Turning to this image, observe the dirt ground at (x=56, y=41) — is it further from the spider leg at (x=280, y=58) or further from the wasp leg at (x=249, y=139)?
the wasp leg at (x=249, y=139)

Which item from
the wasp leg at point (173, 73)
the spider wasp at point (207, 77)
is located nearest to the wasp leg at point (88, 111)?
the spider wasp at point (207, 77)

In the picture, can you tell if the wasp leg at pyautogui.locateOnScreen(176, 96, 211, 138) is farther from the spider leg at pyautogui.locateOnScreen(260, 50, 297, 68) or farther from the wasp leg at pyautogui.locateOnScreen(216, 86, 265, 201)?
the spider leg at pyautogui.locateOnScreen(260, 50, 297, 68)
---
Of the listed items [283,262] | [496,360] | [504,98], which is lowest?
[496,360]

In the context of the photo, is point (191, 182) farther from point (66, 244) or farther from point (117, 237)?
--
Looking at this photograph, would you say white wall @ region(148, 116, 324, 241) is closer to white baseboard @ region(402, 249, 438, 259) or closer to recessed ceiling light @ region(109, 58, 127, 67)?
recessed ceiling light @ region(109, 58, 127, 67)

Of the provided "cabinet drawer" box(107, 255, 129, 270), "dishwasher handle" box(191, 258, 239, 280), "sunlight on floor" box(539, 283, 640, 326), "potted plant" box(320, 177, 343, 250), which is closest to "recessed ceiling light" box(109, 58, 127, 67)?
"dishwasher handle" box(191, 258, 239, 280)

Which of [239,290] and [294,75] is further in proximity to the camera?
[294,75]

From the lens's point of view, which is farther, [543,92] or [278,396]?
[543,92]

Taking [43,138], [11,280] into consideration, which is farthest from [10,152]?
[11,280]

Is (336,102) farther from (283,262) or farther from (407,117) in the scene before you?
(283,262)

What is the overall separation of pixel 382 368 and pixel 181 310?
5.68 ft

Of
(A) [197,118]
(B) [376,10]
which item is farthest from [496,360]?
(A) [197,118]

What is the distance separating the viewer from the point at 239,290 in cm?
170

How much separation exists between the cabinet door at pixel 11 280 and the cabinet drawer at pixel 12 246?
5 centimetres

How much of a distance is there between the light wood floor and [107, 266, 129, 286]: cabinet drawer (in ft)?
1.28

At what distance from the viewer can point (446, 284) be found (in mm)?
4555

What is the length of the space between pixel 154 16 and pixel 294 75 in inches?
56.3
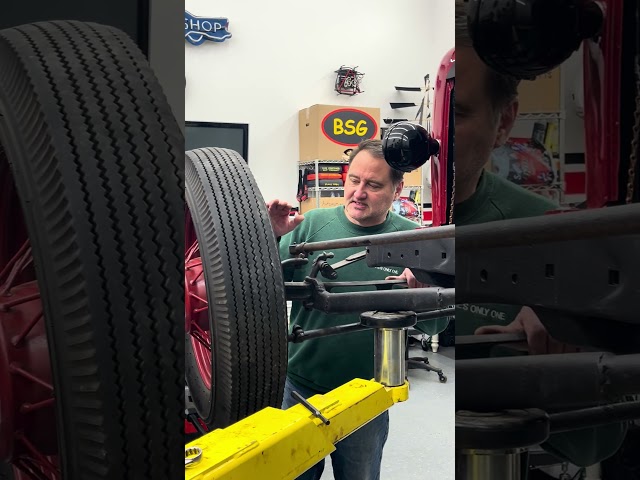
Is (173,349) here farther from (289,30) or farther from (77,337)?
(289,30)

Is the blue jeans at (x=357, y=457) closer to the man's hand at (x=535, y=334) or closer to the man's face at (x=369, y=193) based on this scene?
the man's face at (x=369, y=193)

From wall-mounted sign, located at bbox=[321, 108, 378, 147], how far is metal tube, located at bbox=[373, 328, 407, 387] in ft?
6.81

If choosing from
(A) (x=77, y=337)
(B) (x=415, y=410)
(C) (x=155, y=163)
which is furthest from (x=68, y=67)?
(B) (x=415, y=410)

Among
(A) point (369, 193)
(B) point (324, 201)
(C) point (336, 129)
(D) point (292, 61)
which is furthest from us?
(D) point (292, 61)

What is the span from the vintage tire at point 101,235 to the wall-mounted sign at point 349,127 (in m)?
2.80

• _REQUEST_
Please pick out every line of the data above that contains the word "separation".

• _SOLVED PROBLEM_
What is the overall separation of pixel 382 368 and pixel 181 310?
How much separation exists between the cabinet door at pixel 11 280 and the cabinet drawer at pixel 12 246?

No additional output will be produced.